06:14 PM PDT on Tuesday, April 14, 2009

By ERICA HEARTQUIST and RANDY NEVES, KGW Staff

PORTLAND -- We'll soon know more about the latest plans to change a Portland landmark.

Video: Memorial Coliseum options

Planners from the City of Portland will be gathering at a meeting Tuesday night to present draft site concepts and big plans are in the works for the old Memorial Coliseum.

One possibility is tearing down the coliseum. Planners said they want to create a project that will be busy and active even during the off-season. More possible changes include shopping and residential units.

Right now, not everyone is happy with the current options.

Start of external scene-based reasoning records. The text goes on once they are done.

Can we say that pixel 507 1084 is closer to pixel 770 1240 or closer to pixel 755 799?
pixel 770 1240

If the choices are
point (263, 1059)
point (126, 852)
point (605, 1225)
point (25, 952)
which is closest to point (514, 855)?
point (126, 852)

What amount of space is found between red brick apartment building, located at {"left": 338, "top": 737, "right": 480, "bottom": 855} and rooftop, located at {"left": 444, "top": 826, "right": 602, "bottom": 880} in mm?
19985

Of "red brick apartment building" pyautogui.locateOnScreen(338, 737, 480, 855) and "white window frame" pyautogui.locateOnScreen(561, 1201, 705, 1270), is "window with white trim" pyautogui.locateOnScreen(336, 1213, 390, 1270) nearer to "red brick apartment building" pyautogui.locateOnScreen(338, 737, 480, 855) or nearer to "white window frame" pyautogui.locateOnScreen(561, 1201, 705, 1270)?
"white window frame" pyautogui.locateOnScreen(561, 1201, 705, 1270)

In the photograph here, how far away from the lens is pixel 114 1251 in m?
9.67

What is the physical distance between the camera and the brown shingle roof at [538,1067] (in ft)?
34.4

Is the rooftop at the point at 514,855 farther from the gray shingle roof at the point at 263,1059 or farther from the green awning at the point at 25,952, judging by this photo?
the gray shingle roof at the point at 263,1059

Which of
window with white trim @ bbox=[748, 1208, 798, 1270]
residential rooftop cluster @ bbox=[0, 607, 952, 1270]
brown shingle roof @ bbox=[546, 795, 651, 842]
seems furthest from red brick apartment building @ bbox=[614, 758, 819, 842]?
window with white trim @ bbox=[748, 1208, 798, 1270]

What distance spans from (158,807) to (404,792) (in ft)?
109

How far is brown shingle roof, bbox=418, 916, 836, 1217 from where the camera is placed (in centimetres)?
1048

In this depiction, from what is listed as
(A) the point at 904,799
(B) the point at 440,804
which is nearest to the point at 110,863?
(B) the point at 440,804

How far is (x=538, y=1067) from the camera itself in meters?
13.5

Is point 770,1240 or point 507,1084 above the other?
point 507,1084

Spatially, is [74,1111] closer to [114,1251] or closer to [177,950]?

A group of architects was pushing to have the building placed on the National Register of Historic Places although it won't be eligible until it's been in place for 50 years. In 1954, voters approved an $8 million bond to construct the Memorial Coliseum. Construction was completed in 1960.

Why tear it down?

“Because the coliseum's essential structure and its bones and even its walls are in great shape,” architect Kristen Minor said.

Minor sees an icon of modernism here with transparent glass walls blocked inappropriately in recent decades by black-out curtains.

The ahead-of-it's time design, however, is now mired in 2009 repair bills, says City Commissioner Randy Leonard.

“The coliseum is a nearly 50-year-old building that has 50-year-old plumbing, 50-year-old heating and ventilating system, 50-year-old roof. It is a in a state of disrepair.”

Leonard has no qualms about recommending the coliseum's deconstruction.

He brokered the deal to get major league soccer to Portland and, in the process, approved relocating minor league baseball to a new stadium where the coliseum now sits.

“First and foremost we have to have in that area something that's economically viable,” said Leonard.

“Let's have some alternatives on the table to just knocking down the coliseum,” said Minor.

Mayor Sam Adams disagrees.

He says enormous repair bills are pending so why bother slowing down the Rose Quarter redevelopment process over a building whose fate has been argued repeatedly for a decade.

“The debate about whether to use it as a big box store, to use it as an athletic center, whether to tear it down. I mean, that has been an active and ongoing debate,” he said.

The Portland Beavers will move into the new ball park to make way for major league soccer, which kicks off in 2011. PGE Park will be converted to a soccer only facility. The proposed baseball park will sit next to the Rose Garden.

The public will be able to weigh in on the project at a meeting Tuesday night. The meeting begins at 7 p.m. at the Left Bank building located at 240 North Broadway. Doors open at 6:30 p.m.